You’ve long been notorious for being “outrageous.” What do you think of Ann Coulter?

I like Ann Coulter because for far too long the left has had the podium to say anything they want. Obviously I don’t agree with her pro-war stance, but I like the way she goes after liberals, and I love the fact that she first pointed out that all these years they’ve said it’s a level playing field. Well, it’s not a level playing field. The liberals always had the three networks, and the other things. Now, because it’s getting a bit more level, Teddy Kennedy’s screaming, “Let’s have a Fairness Act.” They’re so spoiled. It’s like the rich man who suddenly has to pay taxes.

What about our current president?

○ ○ ○ ○ ○

_Direction 1:_ Which of Ann Coulter's positions does the speaker in the interview excerpt disagree with?
_Direction 2:_ Pick up the interview excerpt after its last line and continue it in the same voice.

Spatial relation data:

○ ○ ○ ○ ○

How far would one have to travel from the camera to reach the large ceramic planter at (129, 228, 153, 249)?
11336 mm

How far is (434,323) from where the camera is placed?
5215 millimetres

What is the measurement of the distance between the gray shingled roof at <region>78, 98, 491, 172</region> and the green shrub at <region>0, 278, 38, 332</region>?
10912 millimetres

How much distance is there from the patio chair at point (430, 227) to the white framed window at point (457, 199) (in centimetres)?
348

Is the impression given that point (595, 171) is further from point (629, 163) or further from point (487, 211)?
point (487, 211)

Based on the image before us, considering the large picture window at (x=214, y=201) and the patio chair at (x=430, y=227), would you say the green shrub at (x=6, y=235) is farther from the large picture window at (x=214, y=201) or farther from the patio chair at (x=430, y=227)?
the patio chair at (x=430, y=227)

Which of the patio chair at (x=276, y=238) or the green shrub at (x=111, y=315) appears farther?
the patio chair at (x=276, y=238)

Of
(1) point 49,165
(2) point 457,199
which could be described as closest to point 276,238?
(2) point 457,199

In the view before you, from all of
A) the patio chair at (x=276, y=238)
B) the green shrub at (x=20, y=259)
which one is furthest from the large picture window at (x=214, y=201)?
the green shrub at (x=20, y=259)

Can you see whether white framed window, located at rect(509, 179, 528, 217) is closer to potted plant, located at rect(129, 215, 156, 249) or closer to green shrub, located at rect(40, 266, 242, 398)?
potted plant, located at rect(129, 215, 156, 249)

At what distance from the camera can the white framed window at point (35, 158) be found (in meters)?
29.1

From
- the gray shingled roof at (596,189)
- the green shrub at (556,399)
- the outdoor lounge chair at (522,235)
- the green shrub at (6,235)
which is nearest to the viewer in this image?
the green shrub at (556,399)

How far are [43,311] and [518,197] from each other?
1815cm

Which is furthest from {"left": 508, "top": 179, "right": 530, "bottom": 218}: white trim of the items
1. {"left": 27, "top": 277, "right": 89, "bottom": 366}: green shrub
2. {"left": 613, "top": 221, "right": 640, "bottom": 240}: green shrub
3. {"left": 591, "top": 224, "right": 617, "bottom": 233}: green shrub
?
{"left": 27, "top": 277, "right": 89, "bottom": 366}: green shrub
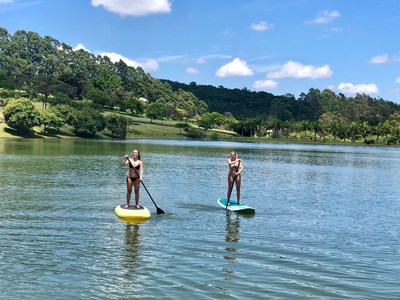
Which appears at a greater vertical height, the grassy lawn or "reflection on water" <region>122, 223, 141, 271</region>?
the grassy lawn

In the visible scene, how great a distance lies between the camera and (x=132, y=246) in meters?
16.9

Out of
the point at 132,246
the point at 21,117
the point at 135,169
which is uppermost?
the point at 21,117

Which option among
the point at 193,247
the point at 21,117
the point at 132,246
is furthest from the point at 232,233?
the point at 21,117

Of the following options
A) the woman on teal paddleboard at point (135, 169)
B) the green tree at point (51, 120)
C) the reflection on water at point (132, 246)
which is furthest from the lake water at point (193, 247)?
the green tree at point (51, 120)

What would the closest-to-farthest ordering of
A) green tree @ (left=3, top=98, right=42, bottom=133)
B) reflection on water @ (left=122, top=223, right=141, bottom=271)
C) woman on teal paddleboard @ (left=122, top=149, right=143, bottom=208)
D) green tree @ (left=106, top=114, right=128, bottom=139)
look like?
1. reflection on water @ (left=122, top=223, right=141, bottom=271)
2. woman on teal paddleboard @ (left=122, top=149, right=143, bottom=208)
3. green tree @ (left=3, top=98, right=42, bottom=133)
4. green tree @ (left=106, top=114, right=128, bottom=139)

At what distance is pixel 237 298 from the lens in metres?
12.1

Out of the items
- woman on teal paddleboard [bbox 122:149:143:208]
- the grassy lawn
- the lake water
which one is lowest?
the lake water

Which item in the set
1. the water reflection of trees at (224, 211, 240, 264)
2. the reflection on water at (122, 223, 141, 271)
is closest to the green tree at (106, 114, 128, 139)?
the water reflection of trees at (224, 211, 240, 264)

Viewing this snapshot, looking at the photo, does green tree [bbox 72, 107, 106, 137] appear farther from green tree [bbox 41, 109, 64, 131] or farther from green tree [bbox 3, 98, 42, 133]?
green tree [bbox 3, 98, 42, 133]

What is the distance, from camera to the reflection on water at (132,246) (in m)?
14.7

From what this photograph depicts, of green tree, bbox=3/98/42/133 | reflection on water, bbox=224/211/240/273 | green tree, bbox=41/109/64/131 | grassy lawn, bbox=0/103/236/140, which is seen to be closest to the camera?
reflection on water, bbox=224/211/240/273

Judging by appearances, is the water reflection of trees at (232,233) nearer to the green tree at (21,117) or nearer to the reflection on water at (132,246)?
the reflection on water at (132,246)

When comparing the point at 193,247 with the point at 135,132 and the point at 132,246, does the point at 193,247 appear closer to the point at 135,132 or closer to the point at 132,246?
the point at 132,246

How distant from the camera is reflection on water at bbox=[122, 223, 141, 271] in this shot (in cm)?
1472
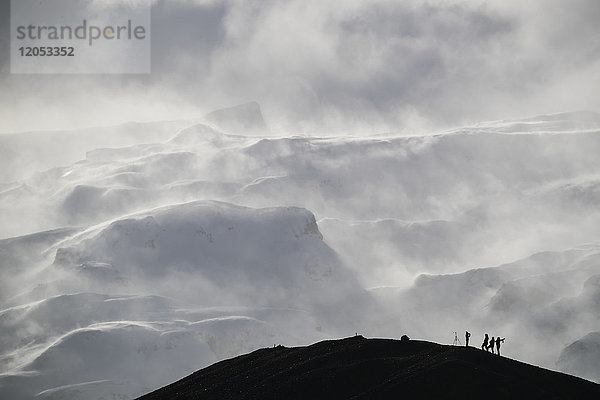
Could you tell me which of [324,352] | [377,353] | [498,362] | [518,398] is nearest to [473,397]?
[518,398]

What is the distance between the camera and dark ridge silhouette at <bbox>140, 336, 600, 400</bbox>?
272ft

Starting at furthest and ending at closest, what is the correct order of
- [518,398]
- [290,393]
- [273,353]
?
[273,353], [290,393], [518,398]

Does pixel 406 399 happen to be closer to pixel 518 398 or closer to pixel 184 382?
pixel 518 398

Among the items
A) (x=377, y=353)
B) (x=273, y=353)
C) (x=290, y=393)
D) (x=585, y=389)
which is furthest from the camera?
(x=273, y=353)

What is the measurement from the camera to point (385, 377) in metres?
88.8

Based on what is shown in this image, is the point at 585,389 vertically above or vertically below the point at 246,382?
below

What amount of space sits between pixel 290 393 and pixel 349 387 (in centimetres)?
662

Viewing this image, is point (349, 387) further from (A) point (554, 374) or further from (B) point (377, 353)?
(A) point (554, 374)

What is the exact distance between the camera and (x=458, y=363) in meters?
86.9

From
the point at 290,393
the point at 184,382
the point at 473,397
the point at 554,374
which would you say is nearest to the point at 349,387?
the point at 290,393

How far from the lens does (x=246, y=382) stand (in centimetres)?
10075

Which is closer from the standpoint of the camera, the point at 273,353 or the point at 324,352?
the point at 324,352

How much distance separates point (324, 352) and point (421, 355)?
1482 centimetres

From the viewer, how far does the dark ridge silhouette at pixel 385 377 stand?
3260 inches
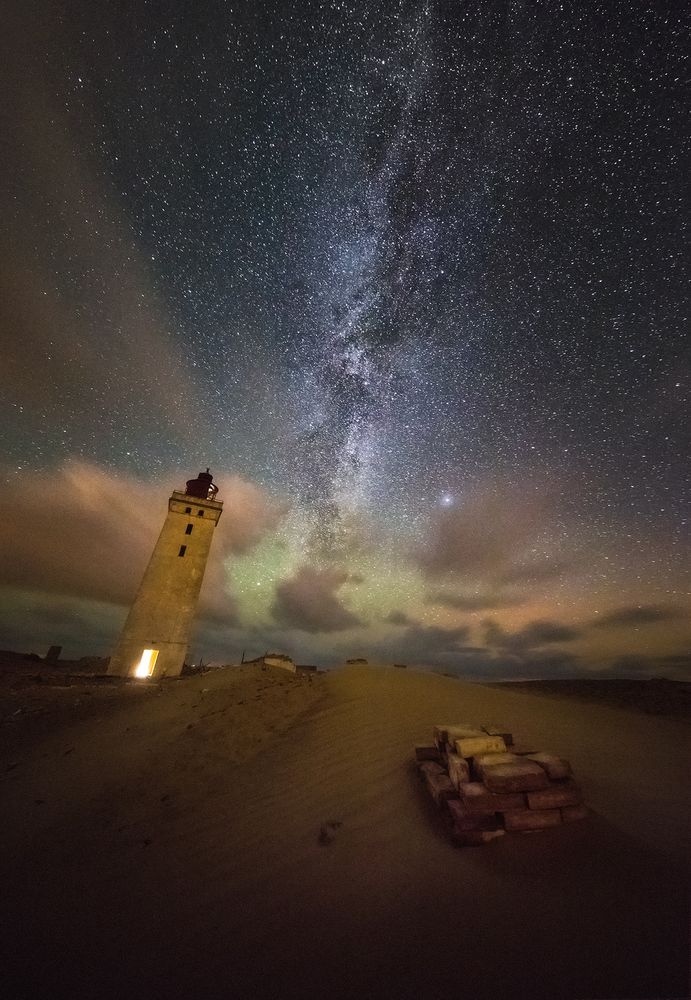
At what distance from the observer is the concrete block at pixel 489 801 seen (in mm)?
3824

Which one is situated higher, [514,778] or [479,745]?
[479,745]

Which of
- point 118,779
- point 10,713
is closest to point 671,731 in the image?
point 118,779

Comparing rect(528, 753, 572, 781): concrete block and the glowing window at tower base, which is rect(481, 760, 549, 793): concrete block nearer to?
rect(528, 753, 572, 781): concrete block

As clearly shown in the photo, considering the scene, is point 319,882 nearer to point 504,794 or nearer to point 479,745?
point 504,794

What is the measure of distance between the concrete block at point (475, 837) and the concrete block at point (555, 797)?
0.46 meters

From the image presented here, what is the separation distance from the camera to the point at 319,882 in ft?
11.8

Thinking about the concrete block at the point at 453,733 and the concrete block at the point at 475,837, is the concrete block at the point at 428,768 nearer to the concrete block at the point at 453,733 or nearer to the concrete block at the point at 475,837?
the concrete block at the point at 453,733

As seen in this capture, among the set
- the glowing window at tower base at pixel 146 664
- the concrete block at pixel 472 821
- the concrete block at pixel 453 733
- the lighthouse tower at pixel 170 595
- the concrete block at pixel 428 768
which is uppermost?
the lighthouse tower at pixel 170 595

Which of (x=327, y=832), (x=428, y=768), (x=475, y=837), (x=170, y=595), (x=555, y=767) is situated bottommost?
(x=327, y=832)

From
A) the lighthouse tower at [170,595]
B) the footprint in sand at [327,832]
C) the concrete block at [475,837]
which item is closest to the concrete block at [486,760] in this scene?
the concrete block at [475,837]

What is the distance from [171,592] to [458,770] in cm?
2225

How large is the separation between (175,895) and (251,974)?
4.35ft

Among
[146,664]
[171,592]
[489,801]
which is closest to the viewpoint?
[489,801]

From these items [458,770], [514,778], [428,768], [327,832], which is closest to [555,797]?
[514,778]
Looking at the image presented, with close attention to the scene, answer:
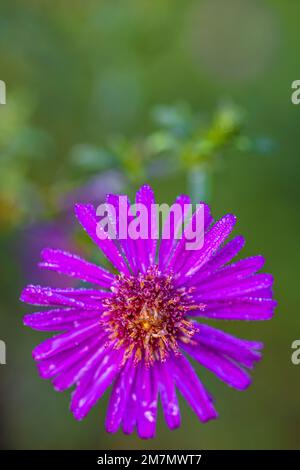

○ ○ ○ ○ ○

_Result 1:_ Her pro-war stance.

_Result 2:_
I still can’t get over on what grounds Bush went into Iraq. The idea that we have people in jail as being terrorists — I think it was a pretty terrorist thing we did down there. What kind of an American administration is this, where Charles Taylor is sitting with 100 million dollars in his pocket? After all, Liberia is sort of like America’s child. Why is Charles Taylor above the law? Why does Bush hold the hand of that towelhead Abdullah? What has he done for the oil lately? Come on! If you had a moral line, which I thought Bush might keep, then of course you’re for him 100 percent. “Well, we need the oil.” Fuck the oil! What are they going to do, drink it? Mind you, having said that, there’s nobody I find a nicer person than George Bush. I think he’s a real president, not a sleazebag like that piece of filth, Clinton. He has big ideas, a program, not afraid to change things. But is he a Republican? Of course not. Is he a conservative? Certainly not. I mean, the budget has ballooned, the deficit has ballooned, and we’re going around imposing democracy.


You don’t think the Middle East will ever become democratic. Why not?

Because of Islam. Islam doesn’t accept democracy, and Islam is spreading. I’ve lived in that part of the world, and the imam is much more important than your father, much more important than any politician.

But millions of Iraqis have gone to the polls to vote.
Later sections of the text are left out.